Lorsque les enquêteurs du département de la Santé sont arrivés dans cette école du Queens touchée par la grippe mexicaine, la situation semblait préoccupante. En quelques jours, près de 660 enfants, puis un millier de personnes, étaient contaminés. Mais depuis, plus rien... L'absence de prolifération du virus à New York, pourtant laboratoire idéal pour une épidémie de grande ampleur, laisse les spécialistes perplexes.

Le 24 avril, l'école Saint-Francis du Queens, l'un des cinq «boroughs» de la Grosse Pomme, était montrée du doigt comme épicentre de la contamination new-yorkaise. Quelques jours plus tard, un quart des 2 700 élèves était atteint, et une bonne partie du personnel encadrant. Peu après, un millier de personnes liées à l'école avaient des symptômes. On pensait alors que la grippe A(H1N1) était partie pour contaminer des dizaines de milliers de personnes. Mais le virus semble avoir depuis fait relâche: depuis le 26 avril, seule une poignée de nouveaux cas a été signalée, dont la plupart soit rentraient du Mexique, soit avaient quelque chose à voir avec l'école.

New York est pourtant a priori un bouillon de culture parfait pour le virus, avec plus de huit millions d'habitants, entassés dans les métros, se bousculant sur les trottoirs... Qu'il n'ait pas «pris» laisse les responsables sanitaires perplexes.

«C'est l'un des grands mystères de la grippe», note le docteur Don Weiss, responsable de la surveillance du service des maladies infectieuses au département municipal de la santé.

Parfois, la grippe prend de la vitesse et se répand à toute allure au sein d'une population. D'autres fois, elle perd de sa virulence au fur et à mesure que la contamination avance.

Pourquoi celle-ci a frappé si fort à Saint-Francis, mais pas ailleurs, risque de rester un mystère pendant longtemps.

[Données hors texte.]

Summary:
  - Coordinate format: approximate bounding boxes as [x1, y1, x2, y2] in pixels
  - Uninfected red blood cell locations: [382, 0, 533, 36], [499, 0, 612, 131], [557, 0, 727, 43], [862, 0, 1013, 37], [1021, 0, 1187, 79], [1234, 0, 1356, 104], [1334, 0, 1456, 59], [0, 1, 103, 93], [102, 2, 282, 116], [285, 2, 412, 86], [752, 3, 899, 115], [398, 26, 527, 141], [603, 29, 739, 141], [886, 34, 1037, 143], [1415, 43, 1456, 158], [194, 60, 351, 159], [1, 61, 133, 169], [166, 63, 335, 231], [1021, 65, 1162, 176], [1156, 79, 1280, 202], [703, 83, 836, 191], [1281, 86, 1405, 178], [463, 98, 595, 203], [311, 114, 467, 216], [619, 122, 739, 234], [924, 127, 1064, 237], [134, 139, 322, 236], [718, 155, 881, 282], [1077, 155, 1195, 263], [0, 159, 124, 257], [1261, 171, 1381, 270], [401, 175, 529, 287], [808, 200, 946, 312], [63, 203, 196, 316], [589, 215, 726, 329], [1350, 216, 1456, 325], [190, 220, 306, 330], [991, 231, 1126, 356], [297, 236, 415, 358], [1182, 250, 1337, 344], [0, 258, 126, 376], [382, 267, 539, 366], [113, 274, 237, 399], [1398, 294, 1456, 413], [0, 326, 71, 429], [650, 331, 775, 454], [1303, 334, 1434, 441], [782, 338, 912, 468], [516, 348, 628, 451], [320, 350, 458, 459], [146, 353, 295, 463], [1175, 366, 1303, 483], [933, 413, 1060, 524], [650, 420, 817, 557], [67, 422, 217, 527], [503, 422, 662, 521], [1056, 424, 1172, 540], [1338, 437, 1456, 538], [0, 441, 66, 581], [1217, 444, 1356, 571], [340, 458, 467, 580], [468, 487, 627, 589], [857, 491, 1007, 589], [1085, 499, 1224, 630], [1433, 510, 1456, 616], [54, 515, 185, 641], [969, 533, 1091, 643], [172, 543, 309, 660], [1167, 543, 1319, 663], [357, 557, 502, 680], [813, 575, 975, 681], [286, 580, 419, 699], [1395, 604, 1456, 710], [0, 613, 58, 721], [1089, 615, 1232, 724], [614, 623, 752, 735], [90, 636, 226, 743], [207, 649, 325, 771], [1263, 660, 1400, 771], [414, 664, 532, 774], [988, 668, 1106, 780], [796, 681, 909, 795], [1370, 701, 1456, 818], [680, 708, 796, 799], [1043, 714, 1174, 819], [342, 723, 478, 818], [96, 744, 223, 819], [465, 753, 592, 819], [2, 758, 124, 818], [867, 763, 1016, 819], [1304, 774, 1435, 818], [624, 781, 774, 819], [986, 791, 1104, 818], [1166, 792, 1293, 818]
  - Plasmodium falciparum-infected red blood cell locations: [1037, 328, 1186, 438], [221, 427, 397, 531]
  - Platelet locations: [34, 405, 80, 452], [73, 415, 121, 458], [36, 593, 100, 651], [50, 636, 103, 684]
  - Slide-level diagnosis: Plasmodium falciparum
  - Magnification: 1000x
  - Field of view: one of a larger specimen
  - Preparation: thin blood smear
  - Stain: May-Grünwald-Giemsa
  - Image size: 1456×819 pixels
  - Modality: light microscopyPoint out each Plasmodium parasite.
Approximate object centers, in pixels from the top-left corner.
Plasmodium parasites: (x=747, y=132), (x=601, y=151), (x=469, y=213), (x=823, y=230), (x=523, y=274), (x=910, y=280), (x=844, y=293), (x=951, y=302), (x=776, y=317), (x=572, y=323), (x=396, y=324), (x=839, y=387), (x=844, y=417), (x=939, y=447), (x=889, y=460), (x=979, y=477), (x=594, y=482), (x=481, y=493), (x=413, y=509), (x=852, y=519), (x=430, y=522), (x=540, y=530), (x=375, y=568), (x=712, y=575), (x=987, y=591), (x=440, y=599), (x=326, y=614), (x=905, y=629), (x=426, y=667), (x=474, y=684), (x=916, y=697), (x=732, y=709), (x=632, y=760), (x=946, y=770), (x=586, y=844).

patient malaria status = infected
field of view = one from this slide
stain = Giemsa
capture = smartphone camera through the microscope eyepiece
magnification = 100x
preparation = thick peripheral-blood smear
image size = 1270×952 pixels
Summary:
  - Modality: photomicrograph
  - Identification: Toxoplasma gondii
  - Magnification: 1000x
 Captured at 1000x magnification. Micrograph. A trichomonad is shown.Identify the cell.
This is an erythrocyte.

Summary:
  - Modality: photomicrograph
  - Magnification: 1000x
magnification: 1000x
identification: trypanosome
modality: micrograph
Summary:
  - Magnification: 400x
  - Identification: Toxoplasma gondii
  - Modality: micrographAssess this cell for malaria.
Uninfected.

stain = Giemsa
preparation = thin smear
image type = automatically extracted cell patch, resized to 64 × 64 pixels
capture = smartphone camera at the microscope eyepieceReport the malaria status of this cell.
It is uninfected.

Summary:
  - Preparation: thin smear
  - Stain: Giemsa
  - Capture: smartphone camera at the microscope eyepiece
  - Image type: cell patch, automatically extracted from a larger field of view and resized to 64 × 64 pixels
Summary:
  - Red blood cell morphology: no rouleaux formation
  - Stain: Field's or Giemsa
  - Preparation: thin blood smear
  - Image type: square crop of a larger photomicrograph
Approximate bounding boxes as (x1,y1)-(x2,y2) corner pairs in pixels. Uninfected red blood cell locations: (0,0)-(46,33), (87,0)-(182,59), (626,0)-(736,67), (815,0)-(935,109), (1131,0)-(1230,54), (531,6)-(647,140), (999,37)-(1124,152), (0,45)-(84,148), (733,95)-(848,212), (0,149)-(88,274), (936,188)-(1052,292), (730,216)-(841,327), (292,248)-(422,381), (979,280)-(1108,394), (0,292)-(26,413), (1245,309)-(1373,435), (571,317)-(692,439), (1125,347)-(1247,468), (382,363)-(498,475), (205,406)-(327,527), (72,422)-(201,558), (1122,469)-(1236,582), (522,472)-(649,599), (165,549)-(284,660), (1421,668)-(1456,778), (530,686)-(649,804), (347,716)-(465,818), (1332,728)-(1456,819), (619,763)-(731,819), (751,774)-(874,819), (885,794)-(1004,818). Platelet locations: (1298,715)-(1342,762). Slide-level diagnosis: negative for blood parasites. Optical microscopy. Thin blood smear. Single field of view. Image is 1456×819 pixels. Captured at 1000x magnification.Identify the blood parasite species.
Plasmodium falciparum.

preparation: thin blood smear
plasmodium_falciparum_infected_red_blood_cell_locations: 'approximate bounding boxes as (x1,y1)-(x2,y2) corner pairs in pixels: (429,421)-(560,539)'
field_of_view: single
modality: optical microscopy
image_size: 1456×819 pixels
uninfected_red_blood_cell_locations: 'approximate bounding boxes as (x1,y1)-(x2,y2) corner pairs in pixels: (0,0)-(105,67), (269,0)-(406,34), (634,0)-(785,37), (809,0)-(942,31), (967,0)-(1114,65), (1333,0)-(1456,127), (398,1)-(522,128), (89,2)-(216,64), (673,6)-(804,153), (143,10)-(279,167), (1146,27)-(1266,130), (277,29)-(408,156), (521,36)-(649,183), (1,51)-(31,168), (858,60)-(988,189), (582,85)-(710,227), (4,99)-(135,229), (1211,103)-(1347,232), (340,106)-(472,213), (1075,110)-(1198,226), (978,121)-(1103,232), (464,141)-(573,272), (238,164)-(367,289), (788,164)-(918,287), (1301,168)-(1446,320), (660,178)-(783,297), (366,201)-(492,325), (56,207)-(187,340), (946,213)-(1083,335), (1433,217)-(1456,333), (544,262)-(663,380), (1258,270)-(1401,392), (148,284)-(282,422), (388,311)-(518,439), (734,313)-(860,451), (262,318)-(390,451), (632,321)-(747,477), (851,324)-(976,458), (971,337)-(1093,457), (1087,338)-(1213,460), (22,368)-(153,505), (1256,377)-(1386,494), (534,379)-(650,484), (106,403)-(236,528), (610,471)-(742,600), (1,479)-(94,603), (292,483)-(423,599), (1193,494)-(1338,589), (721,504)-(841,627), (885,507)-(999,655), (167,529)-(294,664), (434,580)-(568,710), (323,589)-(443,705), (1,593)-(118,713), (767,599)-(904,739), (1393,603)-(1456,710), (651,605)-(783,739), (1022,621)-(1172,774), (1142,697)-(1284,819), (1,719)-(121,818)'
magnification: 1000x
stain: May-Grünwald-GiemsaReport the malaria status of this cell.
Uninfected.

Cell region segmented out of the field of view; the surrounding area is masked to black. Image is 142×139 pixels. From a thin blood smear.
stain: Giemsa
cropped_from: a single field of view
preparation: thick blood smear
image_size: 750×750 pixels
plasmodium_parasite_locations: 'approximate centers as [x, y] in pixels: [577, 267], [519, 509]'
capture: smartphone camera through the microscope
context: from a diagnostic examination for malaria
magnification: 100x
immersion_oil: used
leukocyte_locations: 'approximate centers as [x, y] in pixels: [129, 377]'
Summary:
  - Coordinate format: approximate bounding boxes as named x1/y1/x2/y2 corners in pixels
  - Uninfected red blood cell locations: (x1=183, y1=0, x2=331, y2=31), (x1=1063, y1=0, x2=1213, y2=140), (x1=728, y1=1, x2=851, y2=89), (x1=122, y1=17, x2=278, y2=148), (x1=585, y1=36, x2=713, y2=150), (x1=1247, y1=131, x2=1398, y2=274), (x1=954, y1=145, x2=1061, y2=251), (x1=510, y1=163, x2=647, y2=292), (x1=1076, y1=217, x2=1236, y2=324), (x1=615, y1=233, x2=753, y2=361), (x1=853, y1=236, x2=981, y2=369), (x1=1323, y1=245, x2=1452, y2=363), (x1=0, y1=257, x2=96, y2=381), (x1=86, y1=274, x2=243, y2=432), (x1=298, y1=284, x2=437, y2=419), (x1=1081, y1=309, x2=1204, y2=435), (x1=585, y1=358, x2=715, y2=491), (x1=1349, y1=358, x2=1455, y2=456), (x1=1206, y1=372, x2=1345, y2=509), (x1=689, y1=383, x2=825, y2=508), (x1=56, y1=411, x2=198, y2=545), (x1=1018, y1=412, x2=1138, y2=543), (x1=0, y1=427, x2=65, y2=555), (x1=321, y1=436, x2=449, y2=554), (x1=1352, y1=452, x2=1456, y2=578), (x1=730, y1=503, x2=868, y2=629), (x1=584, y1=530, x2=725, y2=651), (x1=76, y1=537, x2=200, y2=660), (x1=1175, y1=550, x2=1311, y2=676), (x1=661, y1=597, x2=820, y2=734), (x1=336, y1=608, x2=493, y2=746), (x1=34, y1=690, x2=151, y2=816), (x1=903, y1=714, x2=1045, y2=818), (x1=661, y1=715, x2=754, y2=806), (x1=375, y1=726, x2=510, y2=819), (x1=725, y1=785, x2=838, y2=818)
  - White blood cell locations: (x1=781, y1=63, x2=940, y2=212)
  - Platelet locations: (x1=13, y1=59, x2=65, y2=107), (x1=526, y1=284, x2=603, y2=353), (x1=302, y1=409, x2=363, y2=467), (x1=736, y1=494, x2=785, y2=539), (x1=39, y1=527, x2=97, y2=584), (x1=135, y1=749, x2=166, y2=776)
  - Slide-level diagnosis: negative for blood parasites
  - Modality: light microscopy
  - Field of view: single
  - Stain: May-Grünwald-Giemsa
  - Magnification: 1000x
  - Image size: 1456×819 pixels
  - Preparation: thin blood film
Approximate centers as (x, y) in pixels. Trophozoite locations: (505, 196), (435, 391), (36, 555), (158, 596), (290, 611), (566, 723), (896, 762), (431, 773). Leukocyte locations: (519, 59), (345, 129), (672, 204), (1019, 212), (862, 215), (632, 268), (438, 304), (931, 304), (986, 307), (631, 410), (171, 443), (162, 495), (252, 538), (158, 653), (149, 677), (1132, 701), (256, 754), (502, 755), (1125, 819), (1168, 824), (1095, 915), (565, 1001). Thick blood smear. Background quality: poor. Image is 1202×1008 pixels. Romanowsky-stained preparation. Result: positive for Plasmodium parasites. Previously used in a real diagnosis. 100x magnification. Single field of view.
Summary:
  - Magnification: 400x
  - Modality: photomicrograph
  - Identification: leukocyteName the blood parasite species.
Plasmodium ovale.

Pour certains experts, si le nombre de nouveaux cas reste aussi faible, la ville pourrait bien devoir attendre jusqu'à la prochaine saison grippale pour savoir si ce virus-là est plus dangereux que d'autres souches.

Peter Palese, microbiologiste et spécialiste de la grippe à l'école médicale de Mount Sinai, prédit que la grippe A(H1N1) va «se tarir dans notre secteur d'ici une semaine ou deux, puis s'attarder dans l'hémisphère sud, et revenir l'année suivante».

Les responsables de la santé publique de New York semblent d'accord avec lui: s'ils continuent à surveiller l'avancée de l'épidémie, les conseils qu'ils donnent aux généralistes le prouvent.

Pas besoin de soumettre aux tests du H1N1 des patients se plaignant de symptômes grippaux, à moins qu'ils ne soient très malades, disent-ils. Les médecins ont aussi pour consigne de ne plus prescrire d'antiviraux, sauf cas grave, ou si le patient est affaibli par une autre maladie qui rendrait la grippe plus dangereuse.

Mais l'enquête se poursuit: depuis sa première visite à Saint-Francis et les premiers prélèvements le 24 avril, les enquêteurs du département de la santé municipal ont contacté 44 des premier enfants testés positifs, interrogé les médecins du voisinage à qui des kits de dépistage ont été distribués, envoyé des questionnaires médicaux à tous les élèves de l'établissement... Les laboratoires new-yorkais ont travaillé 24 heures sur 24 sur les tests de dépistage, des prélèvements étant régulièrement envoyés aux CDC (Centers for Disease Control) d'Atlanta pour confirmation.

Quasiment dès le départ de la crise, il y a eu de bonnes nouvelles: les élèves malades se remettaient vite, certains étaient déjà totalement guéris, aucun n'avait été gravement malade.

Et la surveillance des services d'urgence des hôpitaux de la ville s'est rapidement révélée rassurante également: la hausse des cas semblait limitée et liée à une certaine nervosité dans la population.

Si nombre d'interrogations demeurent, les chercheurs ont débouché sur plusieurs conclusions: le virus continue de se diffuser, mais lentement. Ce n'est qu'avec le début du week-end qu'on a constaté des nouveaux cas chez des gens n'ayant pas été au Mexique récemment et n'ayant aucun lien avec l'école du Queens.

Le taux de transmission n'est pas très élevé et les symptômes restent bénins, note le docteur Weiss. Sans tomber pour autant dans l'optimisme béat: «une semaine, ça n'est pas assez long pour être sûrs que nous ne verrons pas une maladie grave».